**Task brief:** Please pick up the review of the 1959 play South where it stops and continue it.

**Document section:**
··········
South is dated; what was, sadly, acceptable in 1959 is cringeworthy in 2026. The play is rife with social pathologies of the era: racist, sexist and homophobic slurs abound; the “n word” is used liberally. A dialogue between a Black housemaid and a Black farmhand exhibits a condescending attitude on his part towards his female co-worker with her retorting “Shut your mouth, you jammie!” Some of the females in the play are portrayed as dumb flutterheads. characters make desultory remarks about men who are “different.” Regina is clearly overprotective of Jimmy, of whom she advises her fellow housemates “Don’t let that boy be alone with Jan,” and tries to stop her uncle from allowing Jan to whip Jimmy’s naked bottom as punishment for disrespecting a Black foreman. The irony is that Jimmy, more than any other character, possesses perhaps a burgeoning gay sensibility himself, displaying a visible empathy with Jan from the start.     

The kindest assessment of South is that, for good or for bad, it is “of its time”. In 1959, when no one but no one in the entertainment industry dared touch upon themes of homosexuality and “the love that dare not speak its name”, it took on these motifs with milestone boldness. Wyngardes’s performance, too, becomes a wonder. The very same over-the-top acting that sinks his performance at the play’s beginning redeems that performance and the story’s dynamics at the play’s denouement in which Jan’s heartbreak at having his love unrequited tears at his very soul. His wavering almost bleating basso, his mournful eyes reveal the depths of his pain, the hopelessness of his longing. He morphs into a creature no longer human, a translucent holograph of grief, of unspeakable suffering, his interior conflict a metaphor for the seething tensions of a country on the brink of war.
··········
**Collected material:**
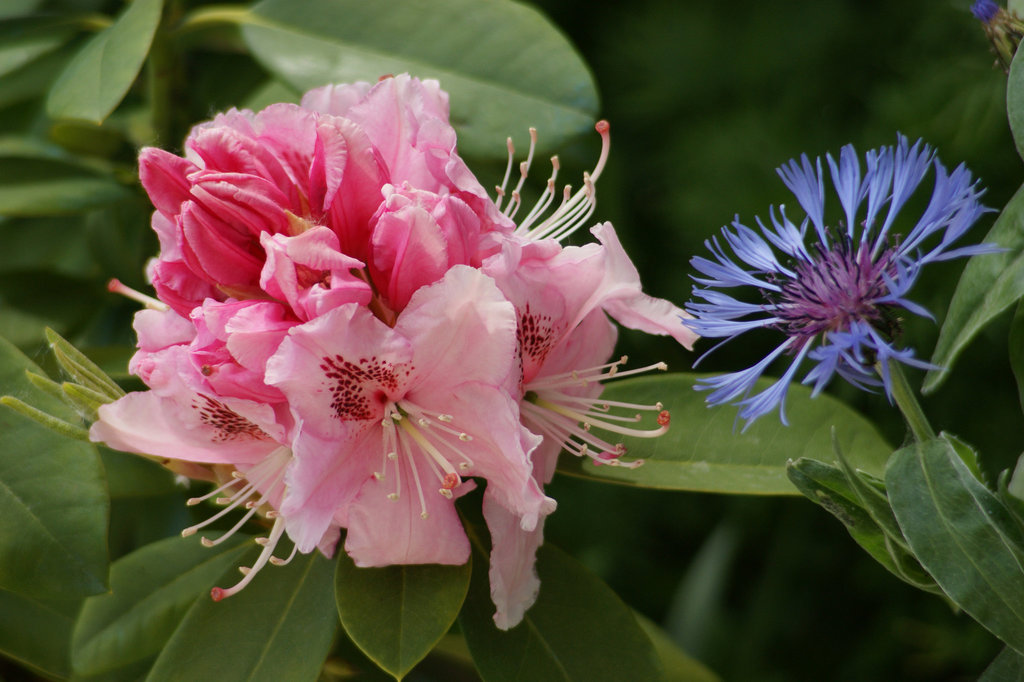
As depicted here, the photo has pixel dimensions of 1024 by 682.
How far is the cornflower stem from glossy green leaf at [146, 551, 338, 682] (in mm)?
402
··········
**Expected output:**
Tragically, like all media of the time portraying gay people, this story ends with the to-be-expected death (usually by suicide) of the tormented soul, in part as a moral warning to anyone engaging in same-sex relations, in part to appease a judgmental audience, as happens with Peter McEnery as “Boy” Barrett in Victim, Shirley MacLaine’s Martha Dobie in The Children’s Hour. The attitudes of the time can only be described as unfortunate. But time has a way of turning what was written in the margins into the main story. The silence that Green’s play elicited from viewers and critics did not endure. The decades that followed became a slow-in-coming yet heroic dismantling of what seemed to our community permanent barricades. We moved from the quiet of the alleyway, the shadows of the Men’s Room to the explosive heat of Stonewall, transforming that “doomed morally bankrupt archetype into a brilliant blinding radicalism. Movements like Gay Liberation and ACT UP, The Sisters of Perpetual Indulgence, movies like La Cage Aux Folles, Philadelphia, last year’s Heated Rivalry would never have happened without the brave baby steps taken by a project like South. Now, as we bask in the kinder light of the 21st century, the legal victories—the marriage licenses, the protected rights—we have made ourselves a visible reality, something we knew we were all long. Gay lifestyles, gay passion, once confined to the flickering shadows of a 1959 broadcast, have been brought into the full glare of mainstream existence. We are no longer mere subplots; we are ourselves the chroniclers, the vibrant, rainbow bright standard bearers of a new age. 

Let’s then look at South today, not as a time capsule artifact, rather, a fearless risk-taking design for what would become a boundless future.